The Ticket of Leave was one of the key incentives to good behaviour within the convict system. It provided a measure of freedom after several years of acceptable conduct; most importantly permission for convicts to work for their own benefit.

State Records has many registers and official copies of Tickets of Leave issued, but examples of the actual tickets held by the convicts themselves are not often found. These items are clearly identified by their size and format, and the requirement that a convict had to carry the ticket at all times is evident in the obvious fold marks across the document.

Convict Robert Leach

Robert Leach, a groom, arrived on the Fortune in 1813 on a life sentence. He was first granted a Ticket of Leave by Governor Macquarie on 24 October 1818, and this original ticket has survived. It is believed to be the earliest example extant within the official records. Leach remained a convict for a further 27 years, until he was eventually granted a Conditional Pardon in 1845
This is in stark contrast to William Parr, a well-educated ‘gentleman convict’ who arrived on the same ship as Leach in 1813, was granted a ticket of leave soon after, and was subsequently pardoned and returned to England.
It is interesting to note that the initials ‘L M’ (Lachlan Macquarie) appear several times on Leach’s ticket. This is a good example of the ‘hands-on’ involvement of the Governor in the administration of the convict system.
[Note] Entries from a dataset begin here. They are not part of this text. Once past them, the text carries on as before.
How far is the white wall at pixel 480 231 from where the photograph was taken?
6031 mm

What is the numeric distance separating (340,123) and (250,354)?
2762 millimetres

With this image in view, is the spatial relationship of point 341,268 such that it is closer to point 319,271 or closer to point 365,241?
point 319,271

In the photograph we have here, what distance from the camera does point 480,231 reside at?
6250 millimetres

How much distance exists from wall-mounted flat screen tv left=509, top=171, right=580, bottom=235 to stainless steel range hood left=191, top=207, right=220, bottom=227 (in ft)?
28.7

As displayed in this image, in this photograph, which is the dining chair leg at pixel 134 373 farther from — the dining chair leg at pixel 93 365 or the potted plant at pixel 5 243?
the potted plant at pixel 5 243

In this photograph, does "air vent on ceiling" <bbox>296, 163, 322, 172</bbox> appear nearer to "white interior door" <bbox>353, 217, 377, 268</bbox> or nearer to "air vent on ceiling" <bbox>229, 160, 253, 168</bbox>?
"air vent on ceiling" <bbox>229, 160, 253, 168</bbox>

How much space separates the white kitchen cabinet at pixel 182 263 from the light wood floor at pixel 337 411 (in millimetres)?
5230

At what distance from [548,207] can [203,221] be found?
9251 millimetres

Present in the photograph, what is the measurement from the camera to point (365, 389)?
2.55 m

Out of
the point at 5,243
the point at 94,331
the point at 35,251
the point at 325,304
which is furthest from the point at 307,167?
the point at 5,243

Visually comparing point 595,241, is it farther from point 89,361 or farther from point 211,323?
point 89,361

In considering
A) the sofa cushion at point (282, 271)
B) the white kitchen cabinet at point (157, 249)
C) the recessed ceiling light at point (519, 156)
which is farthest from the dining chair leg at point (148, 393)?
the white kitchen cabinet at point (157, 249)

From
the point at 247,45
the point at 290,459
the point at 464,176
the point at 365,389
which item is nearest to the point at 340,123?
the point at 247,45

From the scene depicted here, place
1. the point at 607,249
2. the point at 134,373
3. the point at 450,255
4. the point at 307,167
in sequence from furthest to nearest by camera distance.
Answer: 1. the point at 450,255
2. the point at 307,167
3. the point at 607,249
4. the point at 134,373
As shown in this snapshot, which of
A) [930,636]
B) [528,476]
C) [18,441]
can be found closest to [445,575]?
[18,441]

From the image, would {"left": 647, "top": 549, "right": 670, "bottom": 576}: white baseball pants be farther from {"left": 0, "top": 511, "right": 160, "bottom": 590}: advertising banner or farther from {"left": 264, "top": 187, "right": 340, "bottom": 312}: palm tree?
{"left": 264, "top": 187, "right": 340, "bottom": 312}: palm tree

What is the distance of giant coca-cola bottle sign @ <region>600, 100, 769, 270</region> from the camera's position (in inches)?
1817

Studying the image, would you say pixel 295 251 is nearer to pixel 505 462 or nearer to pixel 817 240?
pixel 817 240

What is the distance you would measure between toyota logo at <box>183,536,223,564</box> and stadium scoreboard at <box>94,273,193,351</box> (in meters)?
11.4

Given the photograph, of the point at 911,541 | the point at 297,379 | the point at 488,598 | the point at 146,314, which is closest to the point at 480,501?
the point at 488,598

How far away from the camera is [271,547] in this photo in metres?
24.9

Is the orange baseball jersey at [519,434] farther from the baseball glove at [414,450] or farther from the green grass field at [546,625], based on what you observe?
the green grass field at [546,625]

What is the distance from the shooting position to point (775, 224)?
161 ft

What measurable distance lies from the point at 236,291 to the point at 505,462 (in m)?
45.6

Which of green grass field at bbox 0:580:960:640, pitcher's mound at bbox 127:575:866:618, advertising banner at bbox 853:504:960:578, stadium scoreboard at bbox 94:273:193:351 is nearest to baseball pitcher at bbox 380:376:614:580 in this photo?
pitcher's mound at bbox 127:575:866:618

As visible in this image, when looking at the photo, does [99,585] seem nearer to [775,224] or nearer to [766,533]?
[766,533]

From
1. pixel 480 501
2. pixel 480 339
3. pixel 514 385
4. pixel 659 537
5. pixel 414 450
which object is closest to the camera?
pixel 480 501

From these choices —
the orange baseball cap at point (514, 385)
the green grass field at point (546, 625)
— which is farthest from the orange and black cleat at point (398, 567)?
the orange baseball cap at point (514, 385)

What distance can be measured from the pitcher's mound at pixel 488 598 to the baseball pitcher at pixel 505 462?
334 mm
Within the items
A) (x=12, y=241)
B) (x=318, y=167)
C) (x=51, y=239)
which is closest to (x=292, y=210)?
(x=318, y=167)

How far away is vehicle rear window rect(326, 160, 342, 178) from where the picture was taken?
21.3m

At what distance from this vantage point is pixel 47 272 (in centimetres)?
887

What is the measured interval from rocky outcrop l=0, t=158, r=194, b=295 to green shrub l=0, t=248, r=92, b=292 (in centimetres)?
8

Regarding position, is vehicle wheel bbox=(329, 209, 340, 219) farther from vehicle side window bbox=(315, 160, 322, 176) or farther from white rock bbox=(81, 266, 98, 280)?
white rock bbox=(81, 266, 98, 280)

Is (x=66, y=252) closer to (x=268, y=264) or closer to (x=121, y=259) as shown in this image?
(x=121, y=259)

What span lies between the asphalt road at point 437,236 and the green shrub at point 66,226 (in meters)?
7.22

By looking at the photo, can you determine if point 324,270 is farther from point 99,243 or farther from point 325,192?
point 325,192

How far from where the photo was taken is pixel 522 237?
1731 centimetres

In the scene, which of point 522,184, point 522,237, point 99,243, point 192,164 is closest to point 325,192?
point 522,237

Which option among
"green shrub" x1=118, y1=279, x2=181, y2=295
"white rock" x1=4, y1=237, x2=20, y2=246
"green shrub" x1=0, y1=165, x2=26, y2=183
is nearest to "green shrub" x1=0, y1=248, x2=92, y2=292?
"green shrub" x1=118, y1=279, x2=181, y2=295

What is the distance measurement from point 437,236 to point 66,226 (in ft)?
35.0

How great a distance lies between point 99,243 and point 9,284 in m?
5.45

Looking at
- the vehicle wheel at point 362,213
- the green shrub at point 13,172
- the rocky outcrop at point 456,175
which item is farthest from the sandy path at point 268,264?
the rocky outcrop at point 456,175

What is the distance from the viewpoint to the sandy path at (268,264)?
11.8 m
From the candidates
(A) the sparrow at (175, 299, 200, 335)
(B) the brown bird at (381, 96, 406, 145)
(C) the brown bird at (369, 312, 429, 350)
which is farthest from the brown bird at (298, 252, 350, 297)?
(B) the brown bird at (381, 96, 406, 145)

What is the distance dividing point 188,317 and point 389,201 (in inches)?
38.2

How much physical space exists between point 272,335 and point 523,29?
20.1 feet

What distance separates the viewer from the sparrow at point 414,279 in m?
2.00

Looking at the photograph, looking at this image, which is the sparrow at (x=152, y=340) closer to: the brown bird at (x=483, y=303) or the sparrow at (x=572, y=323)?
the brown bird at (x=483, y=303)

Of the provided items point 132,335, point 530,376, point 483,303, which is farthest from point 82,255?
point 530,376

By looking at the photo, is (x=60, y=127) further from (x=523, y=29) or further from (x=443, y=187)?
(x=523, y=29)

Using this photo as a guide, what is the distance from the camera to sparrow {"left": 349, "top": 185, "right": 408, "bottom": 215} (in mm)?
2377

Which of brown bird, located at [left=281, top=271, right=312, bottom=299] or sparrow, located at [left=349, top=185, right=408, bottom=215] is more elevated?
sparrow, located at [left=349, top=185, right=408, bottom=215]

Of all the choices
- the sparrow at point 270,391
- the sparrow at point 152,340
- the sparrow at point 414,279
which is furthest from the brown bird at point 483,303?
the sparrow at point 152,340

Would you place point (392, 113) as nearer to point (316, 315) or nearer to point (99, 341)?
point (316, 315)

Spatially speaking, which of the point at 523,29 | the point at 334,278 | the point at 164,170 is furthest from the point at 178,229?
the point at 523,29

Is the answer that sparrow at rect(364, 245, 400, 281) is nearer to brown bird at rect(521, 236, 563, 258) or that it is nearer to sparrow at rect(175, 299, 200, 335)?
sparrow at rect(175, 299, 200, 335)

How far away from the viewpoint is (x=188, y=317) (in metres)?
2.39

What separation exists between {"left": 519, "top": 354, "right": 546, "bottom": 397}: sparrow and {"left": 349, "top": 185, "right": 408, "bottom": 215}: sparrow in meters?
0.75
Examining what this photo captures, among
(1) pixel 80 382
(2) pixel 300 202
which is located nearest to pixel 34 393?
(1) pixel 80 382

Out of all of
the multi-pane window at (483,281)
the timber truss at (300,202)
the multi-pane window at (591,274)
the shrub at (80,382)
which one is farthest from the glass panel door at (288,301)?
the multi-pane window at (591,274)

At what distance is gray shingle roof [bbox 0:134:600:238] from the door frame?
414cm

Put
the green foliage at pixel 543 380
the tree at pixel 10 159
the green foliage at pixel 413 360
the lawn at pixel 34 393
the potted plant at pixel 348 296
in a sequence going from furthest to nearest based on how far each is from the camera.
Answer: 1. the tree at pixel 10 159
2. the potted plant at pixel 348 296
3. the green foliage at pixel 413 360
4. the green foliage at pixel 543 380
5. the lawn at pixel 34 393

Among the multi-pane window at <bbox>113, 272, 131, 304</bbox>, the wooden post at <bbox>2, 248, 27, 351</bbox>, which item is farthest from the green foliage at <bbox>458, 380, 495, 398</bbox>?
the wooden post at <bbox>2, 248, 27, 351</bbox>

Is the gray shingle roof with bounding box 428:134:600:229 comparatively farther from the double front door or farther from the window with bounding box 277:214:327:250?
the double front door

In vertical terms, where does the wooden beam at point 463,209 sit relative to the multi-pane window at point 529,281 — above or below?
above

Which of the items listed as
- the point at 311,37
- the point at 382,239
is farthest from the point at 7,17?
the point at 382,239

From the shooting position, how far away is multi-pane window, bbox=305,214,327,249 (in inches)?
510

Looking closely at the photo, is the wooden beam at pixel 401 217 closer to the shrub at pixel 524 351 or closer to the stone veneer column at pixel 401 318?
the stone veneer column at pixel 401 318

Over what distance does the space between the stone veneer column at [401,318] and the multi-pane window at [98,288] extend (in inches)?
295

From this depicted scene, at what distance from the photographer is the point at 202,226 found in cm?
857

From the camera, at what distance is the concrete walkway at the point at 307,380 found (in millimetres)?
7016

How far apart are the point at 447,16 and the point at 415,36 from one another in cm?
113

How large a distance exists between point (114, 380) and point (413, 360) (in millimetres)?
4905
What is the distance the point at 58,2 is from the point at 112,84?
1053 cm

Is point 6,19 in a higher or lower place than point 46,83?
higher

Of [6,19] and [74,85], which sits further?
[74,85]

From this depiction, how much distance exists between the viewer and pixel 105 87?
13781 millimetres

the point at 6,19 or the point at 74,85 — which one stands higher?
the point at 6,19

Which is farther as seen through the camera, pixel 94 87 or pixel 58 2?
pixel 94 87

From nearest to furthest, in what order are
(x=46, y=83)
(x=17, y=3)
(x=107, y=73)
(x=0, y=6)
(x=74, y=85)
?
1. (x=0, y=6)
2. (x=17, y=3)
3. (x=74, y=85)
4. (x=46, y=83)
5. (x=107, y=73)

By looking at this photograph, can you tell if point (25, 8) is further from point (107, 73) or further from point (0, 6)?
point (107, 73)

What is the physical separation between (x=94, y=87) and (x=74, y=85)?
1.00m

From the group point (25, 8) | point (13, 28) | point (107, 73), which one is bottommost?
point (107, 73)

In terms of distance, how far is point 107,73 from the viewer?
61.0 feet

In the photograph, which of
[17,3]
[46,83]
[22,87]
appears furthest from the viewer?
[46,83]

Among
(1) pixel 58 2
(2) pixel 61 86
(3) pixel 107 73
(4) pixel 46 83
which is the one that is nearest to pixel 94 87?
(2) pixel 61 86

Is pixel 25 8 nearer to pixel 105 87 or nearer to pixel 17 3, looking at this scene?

Source: NRS 905: Colonial Secretary: Main series of letters received, 1826-1982 Letter No. 27/7218 [4/1941]

Transcript of the letter

27/7218 1 Augt 1827
Court House Liverpool
21 July 1827
Sir
Herewith we have the honor
to transmit to you the Ticket of Leave
of Robert Leach per ship Fortune (2)
which we have cancelled for repeated
Drunkeness and other Acts of Improper
Conduct.
We have the honor to be
Sir,
Your Most Obedt Servants
Thos Moore JP
Pat Hill JP
The Hon Alex McLeay Esq
Colonial Secretary

Convict John Chave

Also included here is an extremely rare example of a ticket of leave (for John Chave) which had been torn up. While it was standard practice for a ticket of leave to be torn up when cancelled or when the recipient had become free, it is highly unusual for the pieces to have survived, as in this instance.